The Wilhelm Foundation works to ensure that all children and young people who have an undiagnosed disease receive a diagnosis. When we talk about diagnosis, we don't mean diagnosis on symptoms such as epilepsy, intellectual disability or ASD.
What we are working to do is for the children to get a causal diagnosis, because only then will the doctors know what makes the child sick.
Wilhelm Foundation's parent support group has a diagnostic project together with Karolinska UDP (Undiagnosed Diseases Program). It is a research project, with the research criteria that children with an intellectual disability and/or a malformation will be investigated with the latest genetic diagnostic methods in the hope of finding what makes the child ill.

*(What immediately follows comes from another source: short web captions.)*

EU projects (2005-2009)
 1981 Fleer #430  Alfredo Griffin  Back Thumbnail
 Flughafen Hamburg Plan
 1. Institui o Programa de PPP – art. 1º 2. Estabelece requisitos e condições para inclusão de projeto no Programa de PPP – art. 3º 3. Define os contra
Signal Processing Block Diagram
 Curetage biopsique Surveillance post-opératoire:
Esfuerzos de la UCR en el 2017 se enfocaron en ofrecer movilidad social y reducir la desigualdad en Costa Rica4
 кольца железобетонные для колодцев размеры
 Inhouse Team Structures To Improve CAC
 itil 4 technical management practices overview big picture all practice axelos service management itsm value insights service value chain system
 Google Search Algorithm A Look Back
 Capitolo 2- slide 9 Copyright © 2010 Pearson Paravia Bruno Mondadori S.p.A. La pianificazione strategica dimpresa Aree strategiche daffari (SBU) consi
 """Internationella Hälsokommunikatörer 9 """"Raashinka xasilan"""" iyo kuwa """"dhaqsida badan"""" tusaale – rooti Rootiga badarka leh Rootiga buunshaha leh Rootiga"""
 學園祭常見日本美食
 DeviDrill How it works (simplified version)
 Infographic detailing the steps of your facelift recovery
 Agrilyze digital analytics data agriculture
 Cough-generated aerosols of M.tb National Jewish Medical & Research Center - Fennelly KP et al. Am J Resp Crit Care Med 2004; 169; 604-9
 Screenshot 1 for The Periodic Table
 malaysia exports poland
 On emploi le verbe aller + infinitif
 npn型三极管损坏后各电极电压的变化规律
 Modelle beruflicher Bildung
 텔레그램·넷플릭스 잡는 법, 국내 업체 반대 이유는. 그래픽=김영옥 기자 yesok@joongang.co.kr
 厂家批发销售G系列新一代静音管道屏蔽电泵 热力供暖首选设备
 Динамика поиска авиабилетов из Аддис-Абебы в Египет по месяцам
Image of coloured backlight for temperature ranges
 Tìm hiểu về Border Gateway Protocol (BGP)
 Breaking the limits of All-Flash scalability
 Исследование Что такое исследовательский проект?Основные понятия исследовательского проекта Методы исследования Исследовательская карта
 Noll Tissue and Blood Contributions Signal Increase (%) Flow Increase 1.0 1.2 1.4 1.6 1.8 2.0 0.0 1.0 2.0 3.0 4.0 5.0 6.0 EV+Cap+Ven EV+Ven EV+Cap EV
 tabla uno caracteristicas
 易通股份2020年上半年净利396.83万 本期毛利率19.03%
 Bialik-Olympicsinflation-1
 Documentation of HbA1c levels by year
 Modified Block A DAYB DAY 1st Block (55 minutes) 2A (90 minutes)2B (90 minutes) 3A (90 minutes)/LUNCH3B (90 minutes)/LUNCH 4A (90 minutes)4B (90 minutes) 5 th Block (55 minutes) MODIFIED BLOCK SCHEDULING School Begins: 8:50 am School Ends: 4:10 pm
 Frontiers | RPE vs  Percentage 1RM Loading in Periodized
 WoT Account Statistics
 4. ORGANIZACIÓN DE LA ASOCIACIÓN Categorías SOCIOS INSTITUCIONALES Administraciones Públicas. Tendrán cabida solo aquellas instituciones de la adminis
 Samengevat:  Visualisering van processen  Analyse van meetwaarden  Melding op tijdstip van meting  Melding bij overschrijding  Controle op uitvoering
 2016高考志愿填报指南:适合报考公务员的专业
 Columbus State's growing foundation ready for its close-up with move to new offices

We arrange Parent Weekend with lectures where the topics can be e.g. difficult-to-treat epilepsy, the latest in genetics and/or neurology. In the evenings we relax together. The weekends are for parents in the Parent Support Group.
The Wilhelm Foundation's Family Camps are for the whole family. The idea is to break the loneliness and find new friends and be in the company of others where no one wonders or asks strange questions.
The Wilhelm Foundation works actively to improve diagnostic methods and increase accessibility for those with undiagnosed diseases. But also with informing parents how to seek a diagnosis.
We also try to give hope to the parents because even if the first doctor or the tenth cannot say what disease the child has, new diseases are discovered all the time!
If you have a grandchild with an undiagnosed disease, we have a Grandparent Group.